Suggestions that New Zealand might soon be able to enter into a free trade agreement with Britain appear premature.

Instead, the Government’s immediate focus will be on continuing its negotiations over a free trade agreement with the European Union.

However, British High Commissioner Jonathan Sinclair has warned earlier in the year that Britain was New Zealand biggest supporter in trying to achieve that.

So whether that will make any difference remains to be seen.

Trade Minister Todd McClay told POLITIK last night it could be “many, many years” before New Zealand would be able to complete a bilateral deal with Britain.

He believes the negotiations between Britain and the EU will be a lengthy process.

“Conservatively it’s years and years before anything significant probably happens,” he said.

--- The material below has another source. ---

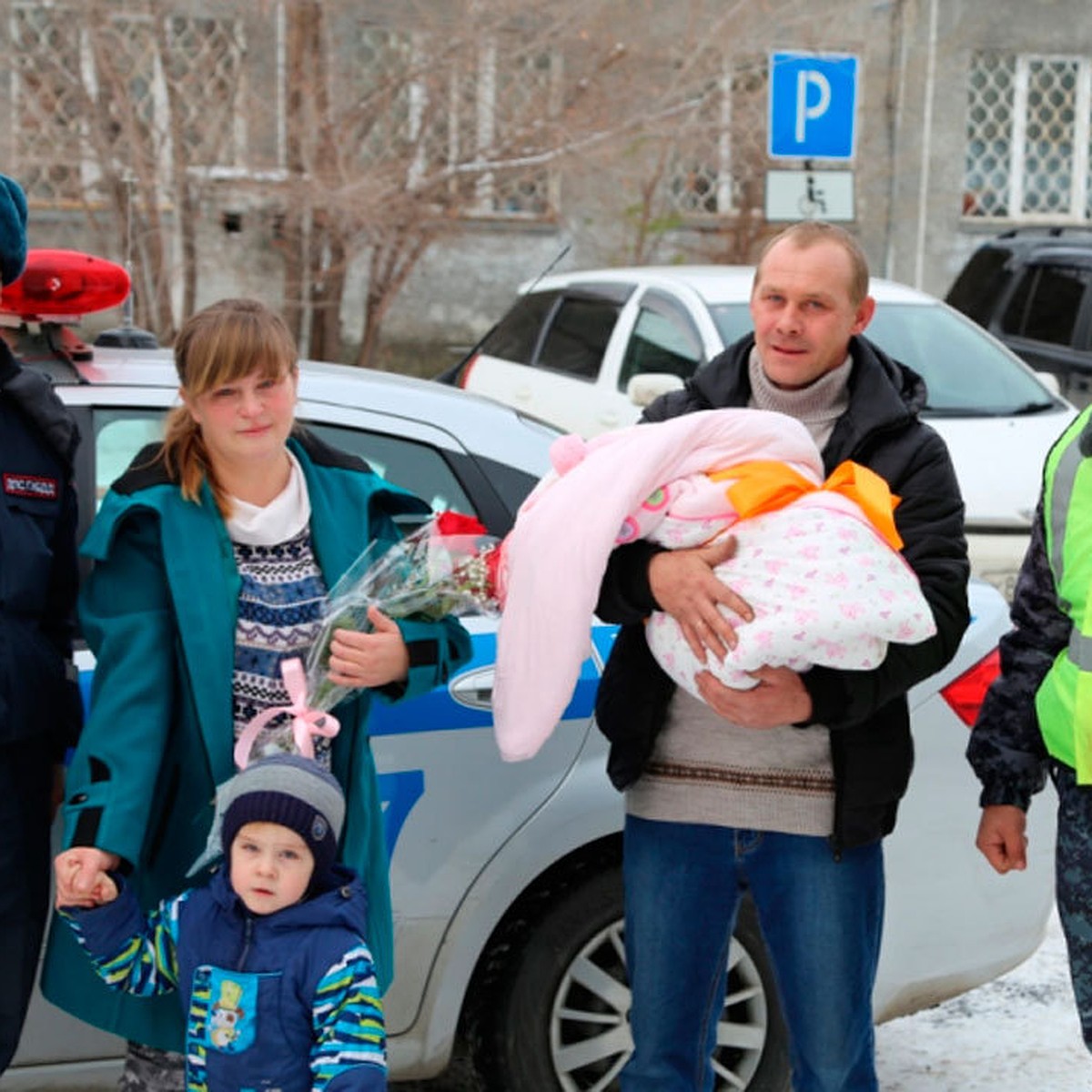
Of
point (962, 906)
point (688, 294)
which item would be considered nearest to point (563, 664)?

That’s because of the sheer enormity of the trade negotiation task the country now faces would mean that new agreements will have to wait.

The BBC quoted one British MP yesterday suggesting that withdrawal from the EU would involve at least 70 pieces of legislation; the French newspaper, Le Figaro, has raised questions about telephone roaming agreements and air rights across the EU for British airlines.

Britain has 100 business investment treaties with various EU members.


Mr McClay said that Britain would have to get a new passport, and even the movement of pets would require new agreements.

And Britain has joined many international institutions and agreements through the EU rather than as a separate nation.

Given that British exports to New Zealand account for less than one per cent of its total export trade, the country’s chance of getting being given an early priority would seem slim.

Mr McClay said he doubted that trade relations with New Zealand would be on the top of anyone’s agenda in Brussels or London this week.

But he said he had received assurances that the current trading relationship continues and as far as the Free Trade Agreement is concerned he had an assurance that the desire to negotiate it remained.

He would be seeing the European Trade Commissioner at the G20 meeting in Shanghai in a fortnight July, to discuss New Zealand’s best way forward, in light of the referendum result.

“I don’t expect a significant slippage in timing given that we are looking for a launch during next year,” he said.

However although our trade with the remaining 27 members of the U is worth $7 billion while our trade with Britain is $3.5 billion, he said both were important relationships, and we would continue to protect and if possible increase the trade with Britain.

Other political reaction to the Brexit has been muted with only NZ First Leader, Winston Peters, who campaigned for the Leave campaign suggesting that New Zealand should be lobbying for a Commonwealth Free Trade Agreement.

Mr Peters probably feels hearted by what he will undoubtedly see as an anti-globalisation vote in Britain, but Mr McClay is not so sure it was.

He said there had been parts of the UK that had always been uncomfortable with the EU.

For the immediate future though, the concerns would be the economy and global movements there.

But he said we had proved that we could survive the GFC, and he believed we were well placed to withstand any shocks that might occur in global markets.